Um bom exemplo de investimento coletivo vem da Leuven, uma pequena cervejaria de Piracicaba. Em outubro, em apenas uma semana, a empresa captou R$ 1,5 milhão por meio desse formato. Pelo projeto, os 90 novos sócios vão se envolver ativamente na cervejaria, por meio de uma comunidade, e poderão fazer sua própria cerveja. Para isso, vão receber treinamento sobre os processos de produção. Depois, poderão usar os equipamentos da fábrica para produzir sua cerveja e engarrafá-la. Se a receita for aprovada pelos donos da Leuven, ela entra no portfólio da marca com a assinatura do criador do rótulo. Bela iniciativa de uma startup de cerveja, que é agronegócio, não custa lembrar.
Investimento-anjo
Quando o assunto é investimento em startups, é importante observar o movimento dos investidores-anjo, figuras que podem fazer a diferença para um empreendedor que dá os primeiros passos. Se comparado a outros países mais avançados no mercado de startups, essa modalidade ainda engatinha no Brasil. O dado relevante é que ela também está avançando.
O estudo mais recente da Anjos do Brasil, uma entidade do setor, aponta que o volume de investimento-anjo no Brasil, em 2016, foi de R$ 851 milhões, um aumento de 9% ante o ano anterior. No período, o número de investidores caiu 3% (de 7.260 para 7.070), mas o ticket médio por investidor subiu (R$ 120 mil, 11% superior ao de 2015). Segundo a Anjos do Brasil, a crise não diminuiu o volume de investimentos porque, por se tratar de investimento em inovação, o investidor olha para o futuro e vai em frente.
Estímulos e desafios
Esses desses indicam tanto o aspecto positivo como os desafios vividos pelo ecossistema brasileiro. “Observamos pela pesquisa que os investidores ativos continuam crescendo e investindo mais. Em contrapartida, os investidores passivos vão em sentido oposto, retardando o crescimento do investimento-anjo no Brasil”, disse em outra oportunidade Cássio Spina, presidente da Anjos do Brasil. “Assim, é necessário que se promovam políticas de estímulo para os investidores, como as já praticadas nos EUA e vários países europeus, pois as startups dependem não só de capital financeiro, mas também intelectual que os investidores-anjo aportam”.

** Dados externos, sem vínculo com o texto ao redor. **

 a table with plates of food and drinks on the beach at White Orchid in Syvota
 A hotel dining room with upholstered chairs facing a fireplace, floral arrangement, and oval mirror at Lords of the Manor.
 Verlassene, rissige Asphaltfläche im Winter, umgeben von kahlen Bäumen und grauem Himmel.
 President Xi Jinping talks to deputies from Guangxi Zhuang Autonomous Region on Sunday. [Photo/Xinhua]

Para acelerar os investimentos, a entidade vem tentando, perante o governo e deputados, emplacar medidas como incentivos fiscais, como a compensação de parte do investimento nos impostos devidos, assim como a isenção do tributo sobre o ganho de capital. “Sem esses estímulos, temos o risco de estagnar o crescimento do investimento-anjo em startups no Brasil, lembrando que, em comparação aos EUA e Europa, ainda representamos menos de 1% do que se faz por lá”, segundo Spina.
No caso do setor AgTech, um ponto importante é que os investidores (ventures capital, aceleradoras e anjos, muitos deles acostumados com o mercado de tecnologia) tenham consciência de que este é um setor diferente dos demais. Não se pode esperar de uma startup agrícola o retorno no mesmo ritmo que uma nova empresa de games. AgTech também não é comércio eletrônico.

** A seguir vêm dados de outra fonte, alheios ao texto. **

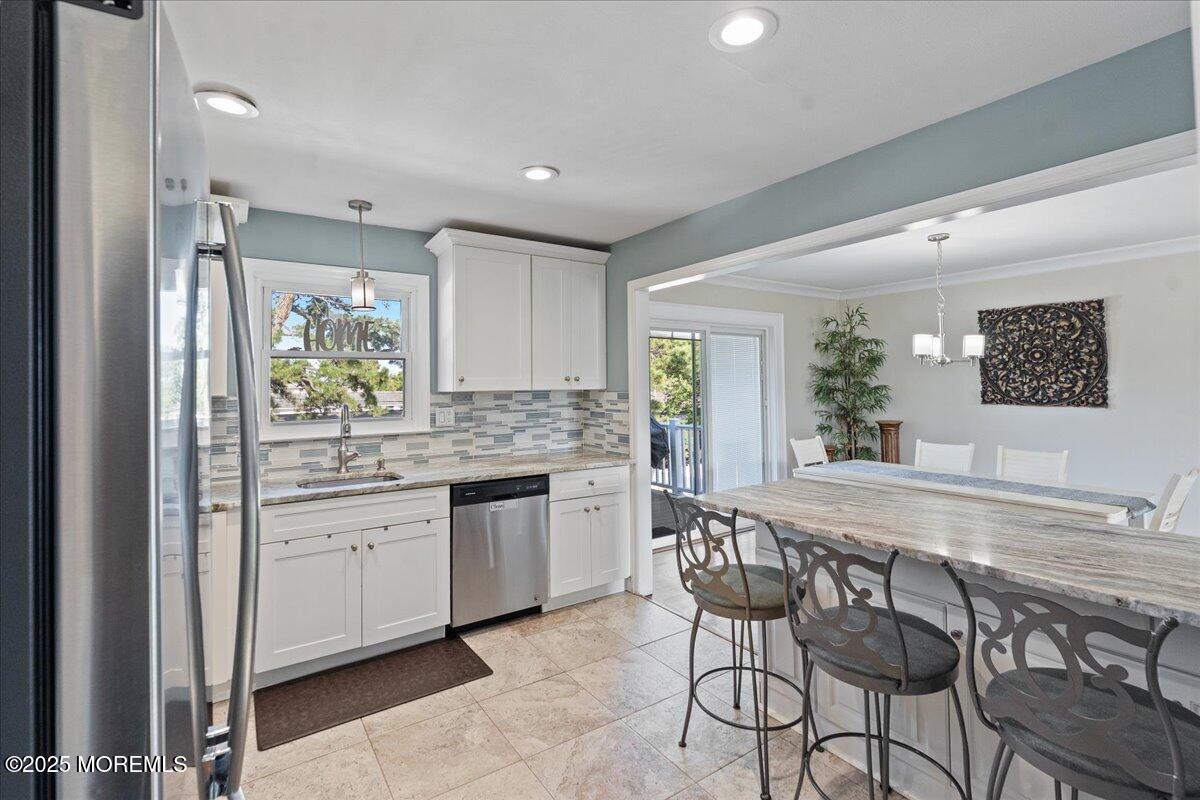 165 Port Road Brick, NJ 08723 - Photo 16 of 48 a kitchen with a sink cabinets and window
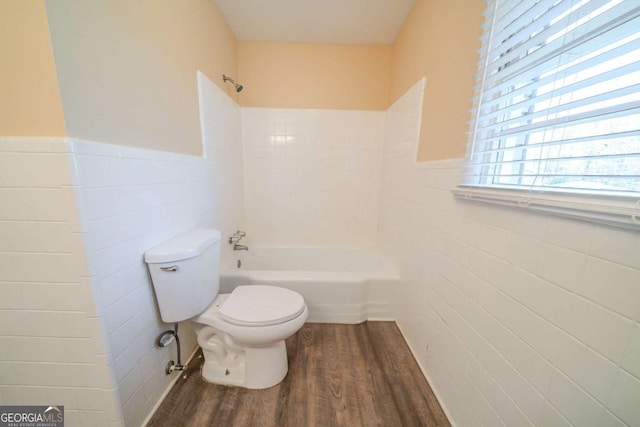 bathroom featuring hardwood / wood-style flooring, toilet, bathing tub / shower combination, and tile walls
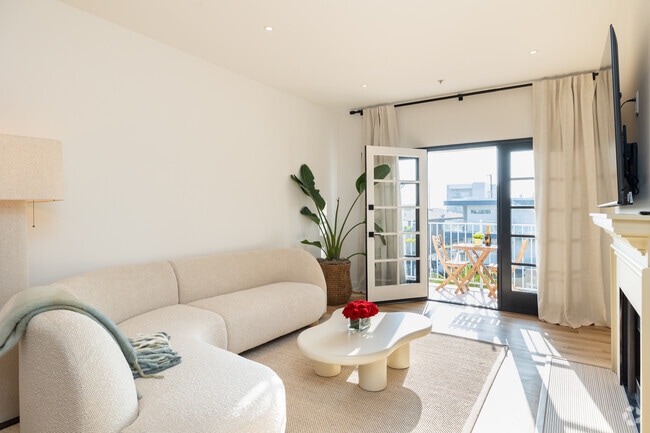 2BR, 2BA - 1,100SF - Living Room - Plymouth Apartments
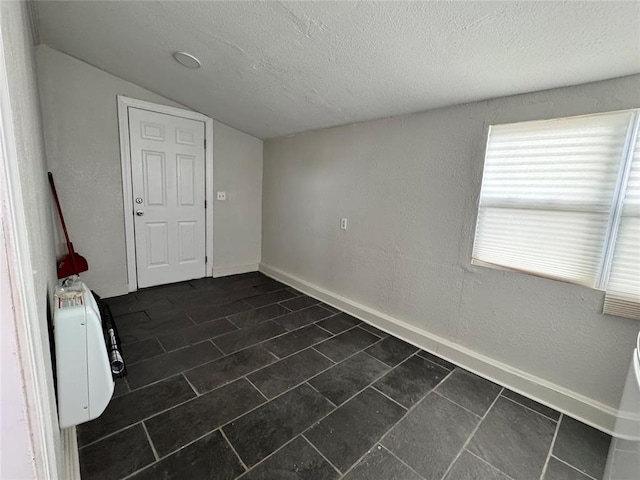 214 N 3rd St, Sentinel, OK 73664 - spare room featuring vaulted ceiling, a textured ceiling, and baseboards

O retorno exigirá um prazo mais longo, assim como é diferente o processo de prototipagem e validação – é preciso, muitas vezes, esperar uma safra ou mais para validar um produto com um cliente, que é um produtor rural. Esse é um ponto especialmente crítico se pensarmos em novas empresas de biotecnologia, que precisam de investimentos consideráveis em pesquisa e desenvolvimento logo na largada.
Em todo caso, o balanço é positivo para o ecossistema de startups, incluindo o setor AgTech. Há o que comemorar. A jornada, no entanto, é longa e há muitas safras do meio no caminho. O mais importante, porém, é que, mesmo que aos trancos e barrancos e com as crises política e econômica do País nos últimos tempos, o empreendedorismo avança e fortalece. No campo também.